I won’t bore you, or myself, with the circuitous history of the eventual 1991 version credited to The Source, whose vocal was apparently recorded by Candi Staton a capella for a video documentary in the 80s and whose vital studio production can, it seems, be credited to John Truelove and Eren Abdullah (although Frankie Knuckles was involved somewhere along the line). Needless to say, the Young Hearts Run Free disco legend supplies a supreme, inimitable vocal which needs little enhancement to raise it up. But can you imagine a more sympathetic exoskeleton than the minimally plucked “talking” bassline and mechanical, insectoid synth tinkle that frame it?

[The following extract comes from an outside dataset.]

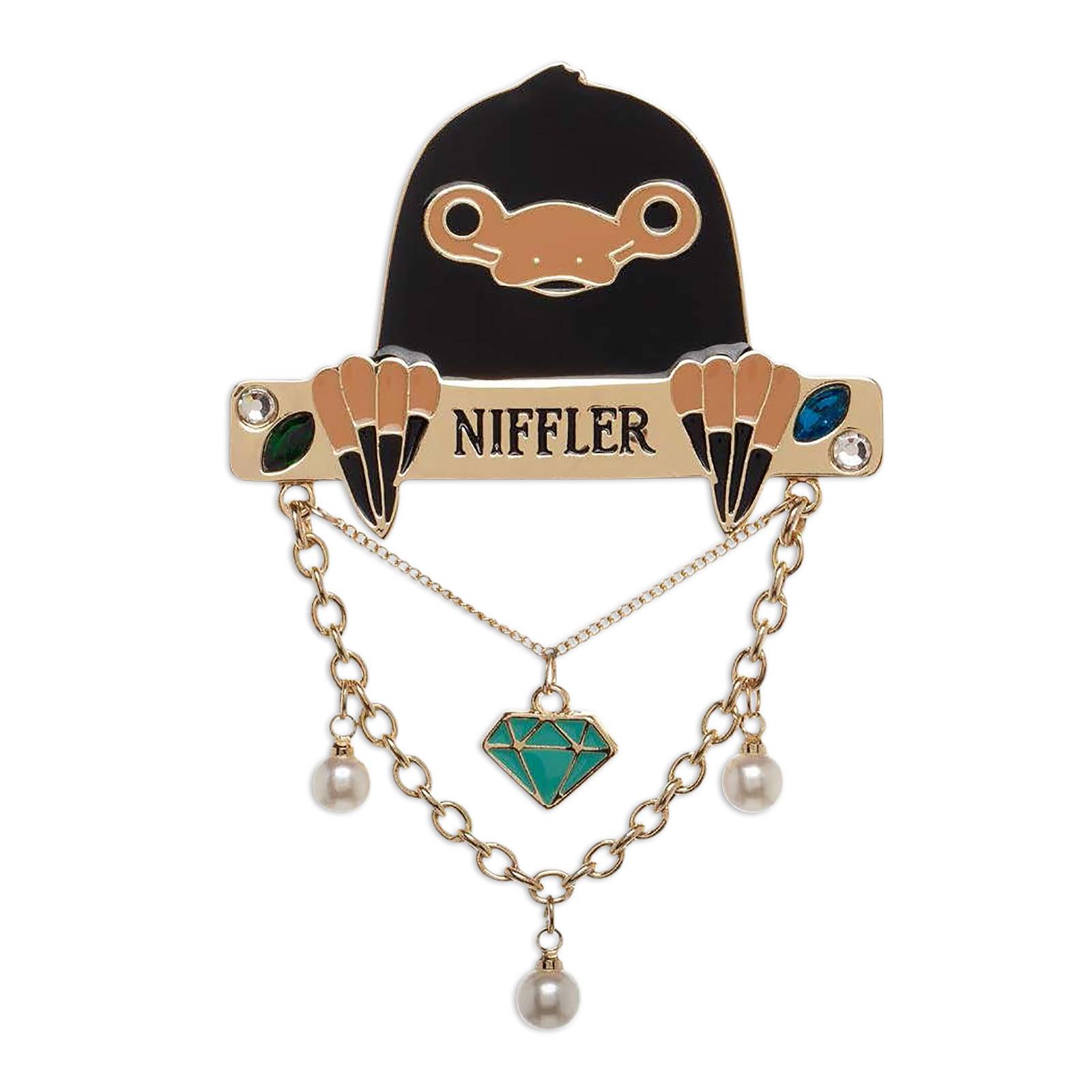 Niffler Brosche - Phantastische Tierwesen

Has anybody ever heard that now-immortal intro and not air-clicked their finger in time to it? This is such a boldly graphic and sonically desaturated underlay, which adds melodrama and dirty funk to Staton’s reverb-enhanced declaration:
Sometimes I feel like throwin’ my hands up in the air
I know I can count on you
Sometimes I feel like saying “Lord I just don’t care”

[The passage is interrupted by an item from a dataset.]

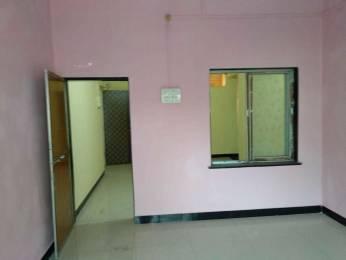 657 sqft, 1 bhk Apartment in Builder shivalik society Vashi, Mumbai at Rs. 68.0000 Lacs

But you got the love I need to see me through
The production knows instinctively when to trigger each new layer (the first finger click just as she starts the second verse with another “Sometimes”), and by verse three, everything’s working together as a team from hi-hat to added keyboard wash cycle; it’s not even a minute in. At this point if you don’t yet feel like throwing your hands up in the air, you never will do. It’s certainly one of those tracks that ought to struggle to match its own impeccable intro, but once up and running, there’s always something new, vocally or sonically, to keep you keen: the way Staton sings the word “occasionally”, that insistent synth line two and a half minutes in, the squelching sound, and the drop-out to bass, click and vocal at three minutes. Give thanks.
Sometimes a classic song comes together in a roundabout way, but as when the stars align, we should savour the moment. You Got The Love is one of those moments. I’m not a purist about cover versions – there are a number in The 143 – but this isn’t really one that should be attempted in karaoke. Just do the finger clicks instead. Or sing the bassline. That would be a greater tribute.
As with These Boots Are Made For Walking and Try A Little Tenderness, I’m always sad when the Radio Edit fades out.